Pros: Clean separation, no signature change. Cons: Duplicates listing logic. Every backend would need two nearly identical methods. Maintenance burden.

Verdict: Rejected. An optional kwarg is simpler.

E. Extension-first, then promote to Store

Ship ext/listing.py with list_files_deep() / list_folders_deep() first, then add Store parameters and deprecate the extension.

Pros: Incremental delivery, lowest-risk first step. Cons: Ships public API that will be deprecated. Extension naming is awkward ("deep" = limiting depth). The Store parameter with client-side filtering is equally simple to implement and avoids the deprecation cycle.

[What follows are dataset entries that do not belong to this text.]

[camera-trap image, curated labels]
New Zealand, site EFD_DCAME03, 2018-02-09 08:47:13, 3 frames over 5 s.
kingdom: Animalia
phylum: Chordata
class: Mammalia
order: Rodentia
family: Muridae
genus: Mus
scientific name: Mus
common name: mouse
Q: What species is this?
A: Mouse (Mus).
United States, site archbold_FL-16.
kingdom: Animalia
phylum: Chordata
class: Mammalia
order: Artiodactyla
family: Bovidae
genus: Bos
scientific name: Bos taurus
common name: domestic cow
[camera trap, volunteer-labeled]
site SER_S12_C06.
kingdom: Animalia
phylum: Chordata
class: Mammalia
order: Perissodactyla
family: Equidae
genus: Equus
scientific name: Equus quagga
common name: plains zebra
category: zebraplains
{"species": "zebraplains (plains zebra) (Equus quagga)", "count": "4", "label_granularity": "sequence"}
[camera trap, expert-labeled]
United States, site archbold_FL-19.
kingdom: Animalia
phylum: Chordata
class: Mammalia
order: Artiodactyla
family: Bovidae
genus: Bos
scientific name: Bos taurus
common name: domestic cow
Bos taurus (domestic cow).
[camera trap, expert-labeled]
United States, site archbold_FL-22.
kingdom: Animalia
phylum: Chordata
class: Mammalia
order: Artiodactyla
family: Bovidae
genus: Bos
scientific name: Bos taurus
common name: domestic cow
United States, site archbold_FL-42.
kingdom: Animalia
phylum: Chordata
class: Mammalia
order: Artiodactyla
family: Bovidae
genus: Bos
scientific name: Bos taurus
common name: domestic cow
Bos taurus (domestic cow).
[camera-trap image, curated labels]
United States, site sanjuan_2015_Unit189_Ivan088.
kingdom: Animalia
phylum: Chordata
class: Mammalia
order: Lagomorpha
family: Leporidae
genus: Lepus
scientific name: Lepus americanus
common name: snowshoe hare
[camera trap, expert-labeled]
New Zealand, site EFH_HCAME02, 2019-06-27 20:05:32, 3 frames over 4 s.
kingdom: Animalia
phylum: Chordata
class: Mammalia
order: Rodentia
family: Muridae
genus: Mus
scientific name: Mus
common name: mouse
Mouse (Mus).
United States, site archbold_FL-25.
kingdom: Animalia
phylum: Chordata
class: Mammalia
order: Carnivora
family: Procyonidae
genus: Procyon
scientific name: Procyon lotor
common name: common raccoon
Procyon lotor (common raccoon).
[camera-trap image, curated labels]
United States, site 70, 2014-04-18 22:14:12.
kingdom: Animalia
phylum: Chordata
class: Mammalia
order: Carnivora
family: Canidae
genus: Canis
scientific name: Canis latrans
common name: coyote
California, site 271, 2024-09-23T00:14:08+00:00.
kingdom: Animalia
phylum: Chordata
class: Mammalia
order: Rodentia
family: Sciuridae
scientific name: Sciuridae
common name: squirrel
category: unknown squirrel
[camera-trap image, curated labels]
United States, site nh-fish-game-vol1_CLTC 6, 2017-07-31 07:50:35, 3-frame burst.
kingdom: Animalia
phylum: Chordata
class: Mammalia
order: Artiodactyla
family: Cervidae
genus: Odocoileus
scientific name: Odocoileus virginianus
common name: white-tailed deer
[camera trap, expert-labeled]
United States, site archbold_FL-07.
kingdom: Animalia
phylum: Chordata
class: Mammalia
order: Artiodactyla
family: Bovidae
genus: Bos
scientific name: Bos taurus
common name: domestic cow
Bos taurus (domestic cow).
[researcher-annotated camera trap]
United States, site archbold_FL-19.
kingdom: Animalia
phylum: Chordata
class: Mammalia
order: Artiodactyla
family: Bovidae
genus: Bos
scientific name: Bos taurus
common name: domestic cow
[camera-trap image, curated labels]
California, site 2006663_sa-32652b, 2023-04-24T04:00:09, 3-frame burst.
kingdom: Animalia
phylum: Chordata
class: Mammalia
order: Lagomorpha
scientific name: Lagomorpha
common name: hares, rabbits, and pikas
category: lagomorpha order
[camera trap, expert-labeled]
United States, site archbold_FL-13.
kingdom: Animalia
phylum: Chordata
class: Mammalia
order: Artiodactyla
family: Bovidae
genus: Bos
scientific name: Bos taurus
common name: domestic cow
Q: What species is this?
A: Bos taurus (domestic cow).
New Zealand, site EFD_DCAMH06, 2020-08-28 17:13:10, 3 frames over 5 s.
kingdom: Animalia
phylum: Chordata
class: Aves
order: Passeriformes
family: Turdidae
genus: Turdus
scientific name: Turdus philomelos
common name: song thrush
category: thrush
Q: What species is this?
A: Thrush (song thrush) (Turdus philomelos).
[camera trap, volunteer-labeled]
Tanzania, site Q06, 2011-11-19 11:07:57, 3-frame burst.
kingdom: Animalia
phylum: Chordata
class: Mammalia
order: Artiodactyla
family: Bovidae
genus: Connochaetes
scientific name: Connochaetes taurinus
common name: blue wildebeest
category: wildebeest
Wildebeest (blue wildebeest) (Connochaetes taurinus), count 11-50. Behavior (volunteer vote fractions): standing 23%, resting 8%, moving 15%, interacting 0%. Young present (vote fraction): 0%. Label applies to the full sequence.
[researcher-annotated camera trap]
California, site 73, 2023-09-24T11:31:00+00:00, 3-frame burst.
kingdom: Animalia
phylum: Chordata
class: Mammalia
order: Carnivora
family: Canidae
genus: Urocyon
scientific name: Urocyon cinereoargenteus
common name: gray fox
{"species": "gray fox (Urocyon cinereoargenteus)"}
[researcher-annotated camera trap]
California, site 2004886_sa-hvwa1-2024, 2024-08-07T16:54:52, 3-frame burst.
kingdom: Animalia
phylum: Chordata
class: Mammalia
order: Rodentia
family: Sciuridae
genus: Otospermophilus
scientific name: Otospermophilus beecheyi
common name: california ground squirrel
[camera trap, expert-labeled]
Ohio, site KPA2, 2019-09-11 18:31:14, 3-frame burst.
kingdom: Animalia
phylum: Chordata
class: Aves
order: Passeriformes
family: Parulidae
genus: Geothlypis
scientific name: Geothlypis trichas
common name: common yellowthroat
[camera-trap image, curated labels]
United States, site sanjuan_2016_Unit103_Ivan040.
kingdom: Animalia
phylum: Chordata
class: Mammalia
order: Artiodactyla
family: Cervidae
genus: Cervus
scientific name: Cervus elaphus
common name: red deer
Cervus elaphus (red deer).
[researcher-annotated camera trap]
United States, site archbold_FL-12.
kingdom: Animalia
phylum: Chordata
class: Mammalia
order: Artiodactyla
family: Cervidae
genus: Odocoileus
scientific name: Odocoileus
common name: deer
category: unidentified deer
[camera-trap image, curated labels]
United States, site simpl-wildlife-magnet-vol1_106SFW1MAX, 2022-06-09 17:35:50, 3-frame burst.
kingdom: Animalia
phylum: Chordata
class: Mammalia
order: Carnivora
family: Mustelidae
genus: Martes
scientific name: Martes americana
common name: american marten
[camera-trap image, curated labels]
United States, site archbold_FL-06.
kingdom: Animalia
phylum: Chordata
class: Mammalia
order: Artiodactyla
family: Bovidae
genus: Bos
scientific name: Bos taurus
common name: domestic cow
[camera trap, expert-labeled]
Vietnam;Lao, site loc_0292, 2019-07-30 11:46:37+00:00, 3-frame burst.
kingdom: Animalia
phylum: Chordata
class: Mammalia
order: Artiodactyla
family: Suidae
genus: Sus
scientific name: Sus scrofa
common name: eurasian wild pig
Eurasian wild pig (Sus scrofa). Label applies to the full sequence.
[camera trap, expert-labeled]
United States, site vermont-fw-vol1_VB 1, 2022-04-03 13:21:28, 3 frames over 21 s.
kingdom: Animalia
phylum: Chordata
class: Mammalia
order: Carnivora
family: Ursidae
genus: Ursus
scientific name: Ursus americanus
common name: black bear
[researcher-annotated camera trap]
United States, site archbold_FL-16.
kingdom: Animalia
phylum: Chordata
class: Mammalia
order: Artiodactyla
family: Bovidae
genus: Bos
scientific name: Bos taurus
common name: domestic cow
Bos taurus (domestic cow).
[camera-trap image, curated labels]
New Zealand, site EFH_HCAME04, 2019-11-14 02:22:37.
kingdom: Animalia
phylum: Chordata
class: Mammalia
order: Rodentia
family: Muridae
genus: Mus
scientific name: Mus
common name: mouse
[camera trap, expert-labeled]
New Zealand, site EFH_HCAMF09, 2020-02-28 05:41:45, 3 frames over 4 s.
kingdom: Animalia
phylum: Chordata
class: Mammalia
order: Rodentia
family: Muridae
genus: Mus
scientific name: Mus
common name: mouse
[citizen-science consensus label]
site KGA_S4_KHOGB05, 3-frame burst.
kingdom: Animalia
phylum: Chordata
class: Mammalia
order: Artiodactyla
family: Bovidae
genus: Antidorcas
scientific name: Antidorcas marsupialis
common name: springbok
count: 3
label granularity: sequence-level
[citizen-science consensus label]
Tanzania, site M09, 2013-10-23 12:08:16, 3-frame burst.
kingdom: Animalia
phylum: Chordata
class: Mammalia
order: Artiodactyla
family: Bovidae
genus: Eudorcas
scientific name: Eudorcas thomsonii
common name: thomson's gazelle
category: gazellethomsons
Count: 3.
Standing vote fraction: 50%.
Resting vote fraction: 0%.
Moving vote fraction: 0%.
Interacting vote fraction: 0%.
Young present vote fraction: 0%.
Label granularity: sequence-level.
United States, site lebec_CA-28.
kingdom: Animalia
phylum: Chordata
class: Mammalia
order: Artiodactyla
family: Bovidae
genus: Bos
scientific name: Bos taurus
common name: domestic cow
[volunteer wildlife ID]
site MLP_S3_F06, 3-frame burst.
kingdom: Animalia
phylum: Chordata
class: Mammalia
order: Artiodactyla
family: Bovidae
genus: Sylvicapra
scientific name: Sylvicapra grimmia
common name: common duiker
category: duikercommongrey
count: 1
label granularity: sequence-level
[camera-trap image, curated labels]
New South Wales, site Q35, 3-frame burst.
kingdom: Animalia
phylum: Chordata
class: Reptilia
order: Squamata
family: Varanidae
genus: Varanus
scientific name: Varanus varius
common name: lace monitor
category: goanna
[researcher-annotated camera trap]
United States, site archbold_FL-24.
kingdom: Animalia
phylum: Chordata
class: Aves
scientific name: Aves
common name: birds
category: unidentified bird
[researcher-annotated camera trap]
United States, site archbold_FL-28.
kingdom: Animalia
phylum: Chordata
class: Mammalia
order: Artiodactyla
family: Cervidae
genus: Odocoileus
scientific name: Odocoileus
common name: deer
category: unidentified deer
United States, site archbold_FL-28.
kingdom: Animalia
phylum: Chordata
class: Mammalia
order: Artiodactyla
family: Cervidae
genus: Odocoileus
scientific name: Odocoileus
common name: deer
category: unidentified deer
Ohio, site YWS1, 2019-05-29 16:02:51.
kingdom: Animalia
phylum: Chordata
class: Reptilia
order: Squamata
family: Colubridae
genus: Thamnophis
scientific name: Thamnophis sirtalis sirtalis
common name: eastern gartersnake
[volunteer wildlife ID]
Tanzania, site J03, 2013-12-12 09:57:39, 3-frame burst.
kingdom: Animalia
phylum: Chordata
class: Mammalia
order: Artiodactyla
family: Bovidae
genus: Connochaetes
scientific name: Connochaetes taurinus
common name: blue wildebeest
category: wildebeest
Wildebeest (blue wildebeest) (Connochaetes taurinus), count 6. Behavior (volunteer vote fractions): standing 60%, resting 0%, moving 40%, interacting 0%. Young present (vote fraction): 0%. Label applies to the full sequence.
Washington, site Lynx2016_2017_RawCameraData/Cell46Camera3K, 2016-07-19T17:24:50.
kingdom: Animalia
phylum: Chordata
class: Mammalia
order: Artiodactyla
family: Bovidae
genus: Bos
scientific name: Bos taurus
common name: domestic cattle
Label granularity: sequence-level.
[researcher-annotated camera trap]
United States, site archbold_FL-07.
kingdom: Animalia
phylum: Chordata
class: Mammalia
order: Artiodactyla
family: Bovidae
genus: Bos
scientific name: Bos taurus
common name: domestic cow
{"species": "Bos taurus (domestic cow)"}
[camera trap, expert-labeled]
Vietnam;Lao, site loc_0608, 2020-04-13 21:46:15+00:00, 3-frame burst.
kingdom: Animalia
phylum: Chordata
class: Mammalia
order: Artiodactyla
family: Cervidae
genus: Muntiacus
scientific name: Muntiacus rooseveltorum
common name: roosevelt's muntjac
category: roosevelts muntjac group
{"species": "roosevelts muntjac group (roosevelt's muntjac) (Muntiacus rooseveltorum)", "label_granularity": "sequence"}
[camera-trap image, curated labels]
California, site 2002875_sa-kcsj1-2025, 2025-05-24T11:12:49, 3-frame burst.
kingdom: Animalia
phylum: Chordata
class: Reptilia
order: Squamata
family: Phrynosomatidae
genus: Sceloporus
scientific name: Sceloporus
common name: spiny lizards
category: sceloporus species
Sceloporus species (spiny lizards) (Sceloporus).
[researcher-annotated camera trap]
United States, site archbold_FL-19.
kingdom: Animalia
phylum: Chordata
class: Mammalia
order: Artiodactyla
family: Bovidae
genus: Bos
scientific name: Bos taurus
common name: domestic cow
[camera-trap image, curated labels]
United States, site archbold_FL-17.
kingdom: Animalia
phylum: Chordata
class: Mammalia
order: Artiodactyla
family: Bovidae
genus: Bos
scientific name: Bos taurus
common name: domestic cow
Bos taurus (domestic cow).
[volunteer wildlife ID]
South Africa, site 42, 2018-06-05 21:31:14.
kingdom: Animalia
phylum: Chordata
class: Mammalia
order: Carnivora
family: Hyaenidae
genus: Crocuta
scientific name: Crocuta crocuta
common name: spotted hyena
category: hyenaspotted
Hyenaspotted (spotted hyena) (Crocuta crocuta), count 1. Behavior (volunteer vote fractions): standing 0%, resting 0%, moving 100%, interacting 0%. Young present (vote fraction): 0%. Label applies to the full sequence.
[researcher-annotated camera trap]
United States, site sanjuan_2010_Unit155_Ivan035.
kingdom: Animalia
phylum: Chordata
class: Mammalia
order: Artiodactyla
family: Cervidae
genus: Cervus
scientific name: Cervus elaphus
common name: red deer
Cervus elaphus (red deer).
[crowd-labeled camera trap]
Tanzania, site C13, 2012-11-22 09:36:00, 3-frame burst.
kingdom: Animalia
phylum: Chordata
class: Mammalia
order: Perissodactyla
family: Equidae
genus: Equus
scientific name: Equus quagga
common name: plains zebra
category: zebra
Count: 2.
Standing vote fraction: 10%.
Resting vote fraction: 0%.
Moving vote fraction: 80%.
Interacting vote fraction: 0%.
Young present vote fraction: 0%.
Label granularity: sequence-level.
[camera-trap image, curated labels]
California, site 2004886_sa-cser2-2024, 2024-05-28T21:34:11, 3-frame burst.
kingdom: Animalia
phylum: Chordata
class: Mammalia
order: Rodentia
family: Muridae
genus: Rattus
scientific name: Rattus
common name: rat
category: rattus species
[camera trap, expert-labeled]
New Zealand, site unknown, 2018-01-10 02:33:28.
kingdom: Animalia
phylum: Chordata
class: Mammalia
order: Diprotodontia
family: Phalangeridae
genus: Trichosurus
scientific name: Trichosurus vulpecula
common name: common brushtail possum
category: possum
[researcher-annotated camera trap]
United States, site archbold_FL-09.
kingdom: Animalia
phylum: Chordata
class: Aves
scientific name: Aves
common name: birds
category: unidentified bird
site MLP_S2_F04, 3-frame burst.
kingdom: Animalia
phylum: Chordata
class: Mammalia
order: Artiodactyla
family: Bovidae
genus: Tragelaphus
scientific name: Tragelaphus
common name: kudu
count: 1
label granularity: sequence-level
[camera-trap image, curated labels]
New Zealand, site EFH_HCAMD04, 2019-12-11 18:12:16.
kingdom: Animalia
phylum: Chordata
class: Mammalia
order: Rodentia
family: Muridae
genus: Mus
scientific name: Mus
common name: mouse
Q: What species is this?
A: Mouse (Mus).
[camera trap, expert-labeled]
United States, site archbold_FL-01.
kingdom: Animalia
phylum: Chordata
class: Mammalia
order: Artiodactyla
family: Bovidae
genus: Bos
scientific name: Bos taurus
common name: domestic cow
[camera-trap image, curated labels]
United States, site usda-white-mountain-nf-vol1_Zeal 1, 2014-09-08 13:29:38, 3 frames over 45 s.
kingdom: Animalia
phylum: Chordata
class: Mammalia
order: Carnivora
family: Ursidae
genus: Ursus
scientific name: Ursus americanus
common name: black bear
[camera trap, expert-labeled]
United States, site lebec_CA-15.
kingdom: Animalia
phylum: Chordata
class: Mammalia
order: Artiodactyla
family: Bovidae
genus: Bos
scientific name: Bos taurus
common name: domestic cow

Verdict: Rejected. Adding the Store parameter directly is just as easy and avoids throwaway API surface. See §5.


7. Backlog Items

This research proposes splitting ID-107 and ID-108 into two phases:

Phase 1 — Store parameters with client-side filtering

  • ID-107 — Store.list_files(max_depth=N) with client-side filtering Add max_depth parameter to Store.list_files(). Implement via Backend.list_files(recursive=True) + client-side depth filtering at the Store level. Spec, tests, docs. No ABC change, no extension module.

  • ID-108 — Store.list_folders(max_depth=N) with BFS traversal Add max_depth parameter to Store.list_folders(). Implement via BFS using Backend.list_folders() at each level. Spec, tests, docs. No ABC change.

Phase 2 — Backend-native optimization

  • ID-107b — Backend.list_files(max_depth=N) native optimization Add optional max_depth kwarg to Backend.list_files() ABC. Implement native depth limiting in Local (os.walk()), SFTP (recursive call depth tracking), Memory (DFS stack depth). S3/Azure: client-side filter (flat scan is often optimal). Store continues to filter client-side as safety net. Depends on: ID-107.

  • ID-108b — Store.list_folders(max_depth=N) optimization (if needed) Evaluate whether backend-native folder depth limiting is needed based on Phase 1 usage. The Store-level BFS may be sufficient — folder listings are typically much smaller than file listings. Depends on: ID-108.


8. Recommendation

Proceed with Phase 1 (Store parameters) first. Add max_depth to Store.list_files() and Store.list_folders() with client-side filtering. No ABC change, no extension module, no new capability. This ships correct behavior with a clean API that will remain stable through Phase 2.

Follow with Phase 2 (native backend optimization) when depth-limited listing sees real usage. The performance gap is most acute for SFTP (network round-trips) and Local (filesystem I/O). S3 and Azure can defer native optimization — their flat scan is often competitive with or better than level-by-level delimiter listing.

Phase 1 and Phase 2 can ship in the same release or separately. The user- facing API (Store.list_files(max_depth=N)) is identical in both phases — Phase 2 only changes performance characteristics.